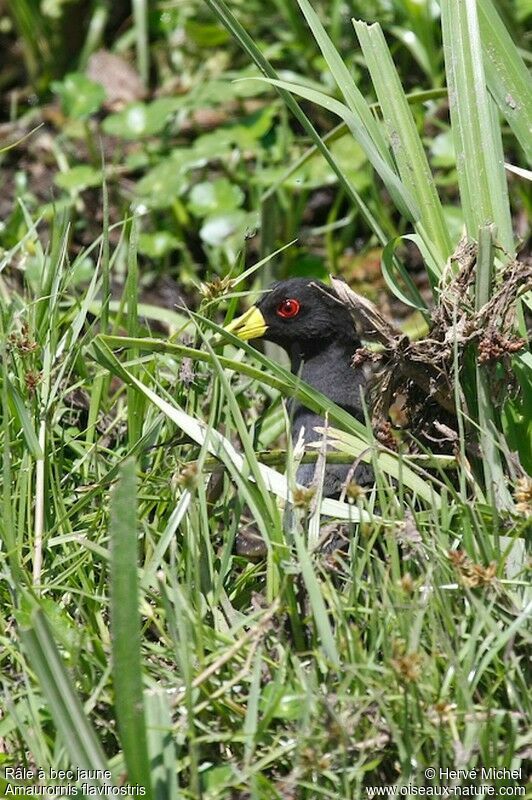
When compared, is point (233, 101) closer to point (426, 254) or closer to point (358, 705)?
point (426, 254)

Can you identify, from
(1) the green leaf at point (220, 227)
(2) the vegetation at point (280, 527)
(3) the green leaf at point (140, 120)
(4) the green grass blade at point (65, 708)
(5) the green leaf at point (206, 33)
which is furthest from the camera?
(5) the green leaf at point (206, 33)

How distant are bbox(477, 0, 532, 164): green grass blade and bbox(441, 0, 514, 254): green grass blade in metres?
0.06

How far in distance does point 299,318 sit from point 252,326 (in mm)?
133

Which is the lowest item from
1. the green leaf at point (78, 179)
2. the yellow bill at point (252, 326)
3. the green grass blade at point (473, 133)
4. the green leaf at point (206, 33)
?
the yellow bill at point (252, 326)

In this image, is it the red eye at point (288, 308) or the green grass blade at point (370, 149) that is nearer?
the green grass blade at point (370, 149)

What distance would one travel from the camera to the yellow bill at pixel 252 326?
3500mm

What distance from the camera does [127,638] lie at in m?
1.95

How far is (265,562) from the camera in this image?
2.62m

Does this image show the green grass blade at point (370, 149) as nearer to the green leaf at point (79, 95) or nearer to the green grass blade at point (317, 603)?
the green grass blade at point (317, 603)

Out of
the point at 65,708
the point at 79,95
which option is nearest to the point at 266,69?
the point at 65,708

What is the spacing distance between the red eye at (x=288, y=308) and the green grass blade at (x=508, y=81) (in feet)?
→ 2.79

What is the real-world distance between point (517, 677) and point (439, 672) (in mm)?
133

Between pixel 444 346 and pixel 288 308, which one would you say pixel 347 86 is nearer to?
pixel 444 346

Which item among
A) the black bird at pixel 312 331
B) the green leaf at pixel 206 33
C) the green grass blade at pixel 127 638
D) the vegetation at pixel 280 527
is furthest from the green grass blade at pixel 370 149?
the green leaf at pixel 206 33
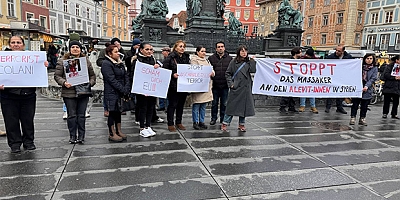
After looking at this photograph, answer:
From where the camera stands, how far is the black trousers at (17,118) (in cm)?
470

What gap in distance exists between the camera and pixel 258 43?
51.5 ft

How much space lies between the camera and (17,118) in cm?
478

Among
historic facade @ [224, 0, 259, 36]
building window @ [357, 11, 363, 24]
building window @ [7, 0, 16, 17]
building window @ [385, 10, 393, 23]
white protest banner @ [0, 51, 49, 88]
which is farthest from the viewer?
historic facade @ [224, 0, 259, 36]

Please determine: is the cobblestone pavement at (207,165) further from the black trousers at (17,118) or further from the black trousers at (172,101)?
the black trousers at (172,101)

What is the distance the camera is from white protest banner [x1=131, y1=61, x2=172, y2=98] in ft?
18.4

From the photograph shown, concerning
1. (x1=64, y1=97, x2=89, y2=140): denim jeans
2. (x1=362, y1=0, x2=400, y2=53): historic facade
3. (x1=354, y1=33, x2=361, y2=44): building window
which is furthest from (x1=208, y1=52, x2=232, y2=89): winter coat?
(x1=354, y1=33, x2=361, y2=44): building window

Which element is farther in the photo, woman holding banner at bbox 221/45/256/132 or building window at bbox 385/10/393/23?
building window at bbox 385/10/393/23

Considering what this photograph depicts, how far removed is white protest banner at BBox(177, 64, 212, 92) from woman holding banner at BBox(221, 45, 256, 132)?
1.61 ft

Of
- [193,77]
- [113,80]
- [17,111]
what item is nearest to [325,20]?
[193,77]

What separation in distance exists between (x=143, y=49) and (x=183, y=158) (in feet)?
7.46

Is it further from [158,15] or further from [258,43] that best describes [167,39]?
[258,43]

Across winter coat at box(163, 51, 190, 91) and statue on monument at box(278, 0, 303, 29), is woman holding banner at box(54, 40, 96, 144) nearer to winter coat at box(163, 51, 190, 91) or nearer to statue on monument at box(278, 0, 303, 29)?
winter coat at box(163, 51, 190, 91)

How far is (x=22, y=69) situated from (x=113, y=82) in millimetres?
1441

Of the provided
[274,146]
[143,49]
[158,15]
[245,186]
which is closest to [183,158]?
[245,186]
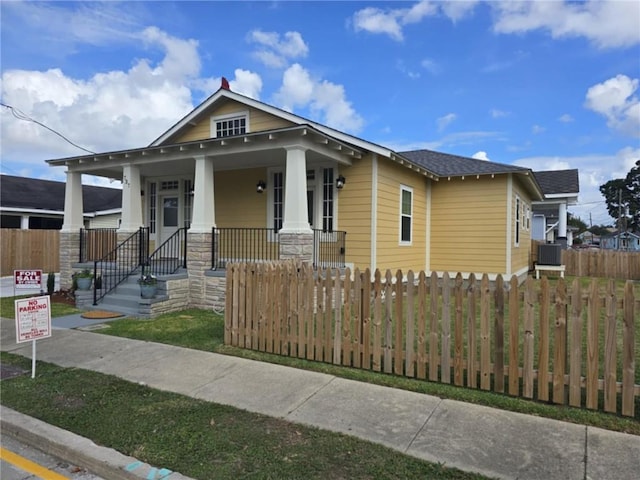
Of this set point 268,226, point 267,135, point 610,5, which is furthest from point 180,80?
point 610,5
◇ ◇ ◇
* _Task description_
Copy all the lines above word for word, leaving out the pictures.

* _Result_
When compared, is point (233, 101) closer to point (426, 254) or closer to point (358, 705)?
point (426, 254)

Can you identify, from
(1) the green leaf at point (220, 227)
(2) the vegetation at point (280, 527)
(3) the green leaf at point (140, 120)
(4) the green grass blade at point (65, 708)
(5) the green leaf at point (206, 33)
which is furthest from the camera?
(5) the green leaf at point (206, 33)

How distant are bbox(477, 0, 532, 164): green grass blade and bbox(441, 0, 514, 254): green grass blade in metres?
0.06

How far in distance does point 299,318 sit from point 252,326 (in mm)?
133

Which is the lowest item from
1. the green leaf at point (78, 179)
2. the yellow bill at point (252, 326)
3. the green grass blade at point (473, 133)
4. the green leaf at point (206, 33)
?
the yellow bill at point (252, 326)

In this image, is it the red eye at point (288, 308) or the green grass blade at point (370, 149) that is nearer?
the green grass blade at point (370, 149)

What distance would one travel from the camera to the yellow bill at pixel 252 326?
3500mm

What distance from the camera does [127,638] lie at in m?
1.95

How far is (265,562) from the camera in this image?
2.62m

Does this image show the green grass blade at point (370, 149) as nearer to the green leaf at point (79, 95) or nearer to the green grass blade at point (317, 603)?
the green grass blade at point (317, 603)

Out of
the point at 65,708
the point at 79,95
which option is nearest to the point at 266,69?
the point at 65,708

What is the spacing distance between the red eye at (x=288, y=308) and the green grass blade at (x=508, y=81) (in feet)?
→ 2.79

What is the real-world distance between point (517, 677) and point (439, 672) (in mm)?
133

Between pixel 444 346 and pixel 288 308, which one would you say pixel 347 86 is nearer to?
pixel 444 346

Which item among
A) the black bird at pixel 312 331
B) the green leaf at pixel 206 33
C) the green grass blade at pixel 127 638
D) the vegetation at pixel 280 527
is furthest from the green grass blade at pixel 370 149?
the green leaf at pixel 206 33
After looking at this photograph, answer:
From where the camera stands, how far is the black trousers at (17,118) (in cm)?
470

What gap in distance exists between the camera and pixel 258 43?
51.5 ft

How much space lies between the camera and (17,118) in cm?
478

Among
historic facade @ [224, 0, 259, 36]
building window @ [357, 11, 363, 24]
building window @ [7, 0, 16, 17]
building window @ [385, 10, 393, 23]
white protest banner @ [0, 51, 49, 88]
which is farthest from the viewer?
historic facade @ [224, 0, 259, 36]

Please determine: is the cobblestone pavement at (207,165) further from the black trousers at (17,118) or further from the black trousers at (172,101)?
the black trousers at (172,101)

What is the distance the camera is from white protest banner [x1=131, y1=61, x2=172, y2=98] in ft?
18.4

From the photograph shown, concerning
1. (x1=64, y1=97, x2=89, y2=140): denim jeans
2. (x1=362, y1=0, x2=400, y2=53): historic facade
3. (x1=354, y1=33, x2=361, y2=44): building window
which is furthest from (x1=208, y1=52, x2=232, y2=89): winter coat?
(x1=354, y1=33, x2=361, y2=44): building window

Which element is farther in the photo, woman holding banner at bbox 221/45/256/132 or building window at bbox 385/10/393/23?
building window at bbox 385/10/393/23

Considering what this photograph depicts, how far removed is white protest banner at BBox(177, 64, 212, 92) from woman holding banner at BBox(221, 45, 256, 132)?
1.61 ft

Of
- [193,77]
- [113,80]
- [17,111]
what item is nearest to [325,20]?
[193,77]

What separation in distance exists between (x=143, y=49) and (x=183, y=158) (in feet)?
7.46

Is it further from [158,15] or further from [258,43] that best describes [167,39]?
[258,43]

Across winter coat at box(163, 51, 190, 91) and statue on monument at box(278, 0, 303, 29), is woman holding banner at box(54, 40, 96, 144) nearer to winter coat at box(163, 51, 190, 91) or nearer to statue on monument at box(278, 0, 303, 29)?
winter coat at box(163, 51, 190, 91)

How far is (x=22, y=69) situated from (x=113, y=82) in millimetres?
1441

Of the provided
[274,146]
[143,49]
[158,15]
[245,186]
which is closest to [183,158]?
[245,186]
Of this set point 268,226, point 267,135, point 610,5, which is furthest from point 180,80?
point 610,5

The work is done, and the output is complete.